From Citizens to Subjects challenges the common assertion in historiography that Enlightenment-era centralization and rationalization brought progress and prosperity to all European states, arguing instead that centralization failed to improve the socioeconomic position of urban residents in the former Polish-Lithuanian Commonwealth over a hundred-year period. Murphy examines the government of the Polish-Lithuanian Commonwealth and the several imperial administrations that replaced it after the Partitions, comparing and contrasting their relationships with local citizenry, minority communities, and nobles who enjoyed considerable autonomy in their management of the cities of present-day Poland, Ukraine, and Belarus. He shows how the failure of Enlightenment-era reform was a direct result of the inherent defects in the reformers' visions, rather than from sabotage by shortsighted local residents. Reform in Poland-Lithuania effectively destroyed the existing system of complexities and imprecisions that had allowed certain towns to flourish, while also fostering a culture of self-government and civic republicanism among city citizens of all ranks and religions. By the mid-nineteenth century, the increasingly immobile post-Enlightenment state had transformed activist citizens into largely powerless subjects without conferring the promised material and economic benefits of centralization.

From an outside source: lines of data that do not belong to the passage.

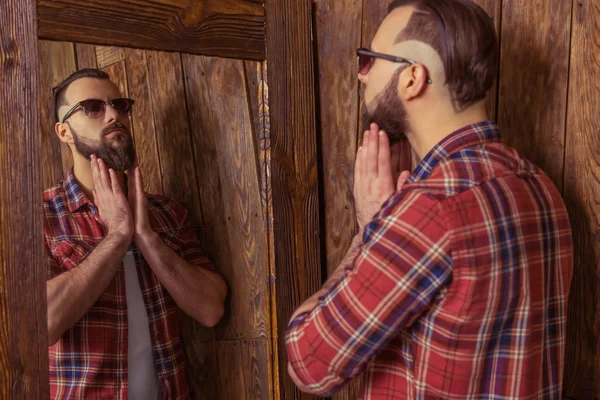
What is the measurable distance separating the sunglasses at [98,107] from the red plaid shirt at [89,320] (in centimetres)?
12

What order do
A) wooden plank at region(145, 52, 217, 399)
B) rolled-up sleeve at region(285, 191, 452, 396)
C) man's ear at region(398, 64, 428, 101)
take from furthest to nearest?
1. wooden plank at region(145, 52, 217, 399)
2. man's ear at region(398, 64, 428, 101)
3. rolled-up sleeve at region(285, 191, 452, 396)

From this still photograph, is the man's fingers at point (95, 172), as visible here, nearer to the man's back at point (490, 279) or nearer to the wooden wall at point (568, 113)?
the man's back at point (490, 279)

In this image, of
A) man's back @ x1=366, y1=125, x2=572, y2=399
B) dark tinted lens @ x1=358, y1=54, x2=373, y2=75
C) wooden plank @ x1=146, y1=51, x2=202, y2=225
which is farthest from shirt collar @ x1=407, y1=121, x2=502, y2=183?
wooden plank @ x1=146, y1=51, x2=202, y2=225

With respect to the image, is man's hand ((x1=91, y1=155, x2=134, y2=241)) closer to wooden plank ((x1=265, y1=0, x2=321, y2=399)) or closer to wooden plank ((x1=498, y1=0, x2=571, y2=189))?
wooden plank ((x1=265, y1=0, x2=321, y2=399))

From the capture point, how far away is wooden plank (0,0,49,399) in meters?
1.00

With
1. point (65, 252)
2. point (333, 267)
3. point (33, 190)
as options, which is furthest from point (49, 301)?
point (333, 267)

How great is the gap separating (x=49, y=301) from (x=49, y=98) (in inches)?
13.8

Rights Cultures Subjects and Citizens

Rights  Cultures  Subjects and Citizens
Author: Susanne Brandtstädter,Peter Wade,Kath Woodward
Publsiher: Routledge
Total Pages: 150
Release: 2013-09-13
Genre: Social Science
ISBN: 9781317980988

Download Rights Cultures Subjects and Citizens Book in PDF, Epub and Kindle

This book questions the political logic of foregrounding cultural collectives in a world shaped by globalization and neoliberalization. Throughout the world, it is no longer only individuals, but increasingly collective "cultures" who are made responsible for their own regulation, welfare and enterprise. This appears as a surprising shift from the tenets of classical liberalism which defined the ideal subject of politics as the "unencumbered self"- the free, equal and self-governing individual. The increasing promotion and recognition of cultural rights in international legislation, multiculturalism, and public debates on "culture" as a political problem more generally indicate that culture has become a more central terrain for governance and struggles around rights and citizenship. On the basis of case studies from China, Latin America, and North America, the contributors of this book explore the links between culture, civility, and the politics of citizenship. They argue that official reifications of "culture" in relation to citizenship, and even the recognition of cultural rights, may obey strategies of governance and control, but that citizens may still use new cultural rights and networks, and the legal mechanisms that have been created to protect them, in order to pursue their own agendas of empowerment. This book was originally published as a special issue of Economy and Society.

From Subjects to Citizens

From Subjects to Citizens
Author: Pierre Boyer,Linda Cardinal,David Headon
Publsiher: University of Ottawa Press
Total Pages: 345
Release: 2004-02-27
Genre: Political Science
ISBN: 9780776615974

Download From Subjects to Citizens Book in PDF, Epub and Kindle

Australia and Canada are both lively, multicultural societies with British constitutional traditions. Historically, they have faced similar challenges in defining and sustaining citizenship that reach back into a common past. They also have similar approaches to address contemporary issues and anticipate the challenges of a 21st century future. New perspectives on the culture and politics of citizenship emerge in this timely text that is essential reading for those interested in the steadily expanding ties between Australia and Canada.